A new Oxfam and
WaterAid report on essential public services and their role in human development. © 2006 Oxfam International.
Recommendations from the Summary
Developing country governments need to:
• Make sustained investments in essential education, health care,
and water and sanitation systems and services. Specifically,
they must emphasise preventative reproductive health policies and actively
combat the HIV/AIDS pandemic.
• Abolish fees for basic education and health care and subsidise
water for poor people.
• Enhance equity by making services work for women and girls and
by improving their social status.
• Work with civil society and the private sector within a single,
integrated public system.
• Train, recruit, and retain desperately needed health workers and
teachers.
• Improve the pay and conditions of existing workers.
• Build an ethos of public service, in which both the public and
essential service workers are encouraged to take pride in their
contribution.
• Ensure citizen representation and oversight in monitoring public
services and facilitate the participation of civil society in local
and national planning and budget processes, including agreements
and contracts signed with donors, the World Bank, and the IMF.
• Take a public stand and act against corruption.
Rich countries, the World Bank, and the IMF need to:
• Halt the pursuit of inappropriate market reforms of public services
through aid conditions, technical advice, and trade agreements.
• Keep their promise to give 0.7 per cent of their national income
as foreign aid and to allocate at least 20 per cent of that aid
to basic services.
• Fully implement international commitments to improve aid quality,
including the Paris commitments on aid effectiveness.

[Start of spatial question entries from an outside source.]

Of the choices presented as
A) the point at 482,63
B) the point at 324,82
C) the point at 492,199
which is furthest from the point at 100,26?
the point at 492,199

Ensure that
such aid is co-ordinated, predictable, and long-term, including
further debt cancellation and increased budget and sector support.
• Financially support the removal of user fees in basic health care
and education and the subsidising of water fees for poor people.
• Fully finance the Global Fund to Fight AIDS, TB and Malaria, and
the Education for All Fast Track Initiative, ensuring that they
support governments and public systems, rather than duplicating
their activities.
• Work with poor countries to recruit, train, and retain 4.25 million
new health workers and 1.9 million teachers, and invest in the
skills of public utility and local government staff responsible
for delivering water and sanitation services.
• Reduce the active recruitment of health and other professionals
from poor countries.
Civil society needs to:
• Act together to demand quality public services, including free
health care and education and subsidised water and sanitation services.
• Continue to build worldwide popular movements demanding government
action, such as the Global Campaign for Education, the Global Call
to Action against Poverty, and the women’s movement.
• Engage in local and national planning processes.
• Work with national parliaments to monitor budget spending, to ensure
that services are reaching the poorest people, and that corruption
is not tolerated.
• Challenge rich country governments, the World Bank, and the IMF
when they fail to support public services.
• Work closely with government and other non-state providers to ensure
increased innovation, learning, co-operation, and accountability
in the provision of essential services.